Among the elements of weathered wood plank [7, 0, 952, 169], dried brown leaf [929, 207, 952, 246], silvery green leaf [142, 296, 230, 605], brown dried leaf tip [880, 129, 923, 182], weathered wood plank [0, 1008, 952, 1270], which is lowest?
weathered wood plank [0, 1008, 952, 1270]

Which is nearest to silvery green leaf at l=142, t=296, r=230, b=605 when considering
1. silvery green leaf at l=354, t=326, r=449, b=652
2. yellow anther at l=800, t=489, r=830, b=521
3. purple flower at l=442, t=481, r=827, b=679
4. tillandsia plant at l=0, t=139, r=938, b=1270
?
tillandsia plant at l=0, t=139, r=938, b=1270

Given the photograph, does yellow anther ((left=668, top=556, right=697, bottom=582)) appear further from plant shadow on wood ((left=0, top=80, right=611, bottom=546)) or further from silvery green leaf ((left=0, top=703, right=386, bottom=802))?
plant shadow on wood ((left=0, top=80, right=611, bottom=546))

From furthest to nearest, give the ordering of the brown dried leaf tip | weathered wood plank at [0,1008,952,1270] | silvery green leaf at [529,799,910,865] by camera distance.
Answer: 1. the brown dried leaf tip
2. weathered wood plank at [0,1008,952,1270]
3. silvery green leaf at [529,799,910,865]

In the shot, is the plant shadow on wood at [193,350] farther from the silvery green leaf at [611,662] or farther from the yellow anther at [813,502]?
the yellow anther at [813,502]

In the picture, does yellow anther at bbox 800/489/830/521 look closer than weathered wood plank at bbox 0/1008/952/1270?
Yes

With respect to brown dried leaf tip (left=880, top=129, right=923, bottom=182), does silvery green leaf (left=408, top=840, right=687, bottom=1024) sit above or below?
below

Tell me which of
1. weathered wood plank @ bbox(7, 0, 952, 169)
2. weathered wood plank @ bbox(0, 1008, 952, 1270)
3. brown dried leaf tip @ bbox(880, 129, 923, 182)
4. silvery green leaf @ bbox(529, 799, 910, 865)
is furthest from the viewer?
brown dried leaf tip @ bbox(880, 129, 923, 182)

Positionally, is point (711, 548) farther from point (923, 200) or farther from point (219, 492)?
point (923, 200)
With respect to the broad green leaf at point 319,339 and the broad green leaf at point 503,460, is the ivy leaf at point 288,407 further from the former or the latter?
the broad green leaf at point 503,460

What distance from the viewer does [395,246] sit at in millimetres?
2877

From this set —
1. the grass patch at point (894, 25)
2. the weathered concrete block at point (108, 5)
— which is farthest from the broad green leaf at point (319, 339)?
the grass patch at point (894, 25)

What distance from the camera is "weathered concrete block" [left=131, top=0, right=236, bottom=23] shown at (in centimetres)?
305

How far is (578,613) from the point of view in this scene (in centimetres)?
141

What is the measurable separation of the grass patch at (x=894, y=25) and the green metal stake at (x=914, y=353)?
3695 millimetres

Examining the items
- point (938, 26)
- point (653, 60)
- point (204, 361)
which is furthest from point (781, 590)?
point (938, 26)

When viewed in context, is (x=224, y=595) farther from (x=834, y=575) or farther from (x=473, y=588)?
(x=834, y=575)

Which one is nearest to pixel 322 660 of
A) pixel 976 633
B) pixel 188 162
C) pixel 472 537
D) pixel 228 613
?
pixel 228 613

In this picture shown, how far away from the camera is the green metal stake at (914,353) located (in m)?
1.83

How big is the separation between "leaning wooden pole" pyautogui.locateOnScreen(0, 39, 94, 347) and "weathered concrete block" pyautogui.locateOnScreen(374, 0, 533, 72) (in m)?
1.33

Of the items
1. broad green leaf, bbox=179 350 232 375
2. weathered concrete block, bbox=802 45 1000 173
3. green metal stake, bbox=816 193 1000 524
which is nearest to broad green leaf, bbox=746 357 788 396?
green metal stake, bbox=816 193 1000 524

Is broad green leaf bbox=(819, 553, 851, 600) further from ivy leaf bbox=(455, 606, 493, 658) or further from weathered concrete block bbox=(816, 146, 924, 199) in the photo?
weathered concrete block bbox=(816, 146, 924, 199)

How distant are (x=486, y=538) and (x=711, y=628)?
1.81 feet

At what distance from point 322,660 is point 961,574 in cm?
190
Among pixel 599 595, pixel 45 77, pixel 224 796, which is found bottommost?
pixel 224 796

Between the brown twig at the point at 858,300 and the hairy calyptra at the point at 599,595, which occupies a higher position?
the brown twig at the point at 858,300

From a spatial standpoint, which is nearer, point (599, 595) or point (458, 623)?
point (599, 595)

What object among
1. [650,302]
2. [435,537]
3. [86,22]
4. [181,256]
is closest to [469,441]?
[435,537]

────────────────

### TASK BRIEF
Convert the rows above into a JSON list of strings with one string per line, leaving out blank lines. Begin at the line that has "Is broad green" and stop at the end of the rows.

### RESULT BELOW
[
  "Is broad green leaf bbox=(819, 553, 851, 600) further from ivy leaf bbox=(455, 606, 493, 658) or further from weathered concrete block bbox=(816, 146, 924, 199) in the photo?",
  "weathered concrete block bbox=(816, 146, 924, 199)",
  "How distant are (x=486, y=538) and (x=711, y=628)?",
  "1.81 feet",
  "At what distance from point 322,660 is point 961,574 in cm?",
  "190",
  "Among pixel 599 595, pixel 45 77, pixel 224 796, which is found bottommost?",
  "pixel 224 796",
  "Between the brown twig at the point at 858,300 and the hairy calyptra at the point at 599,595, which occupies a higher position?",
  "the brown twig at the point at 858,300",
  "From a spatial standpoint, which is nearer, point (599, 595) or point (458, 623)?",
  "point (599, 595)",
  "What object among",
  "1. [650,302]",
  "2. [435,537]",
  "3. [86,22]",
  "4. [181,256]",
  "is closest to [469,441]?",
  "[435,537]"
]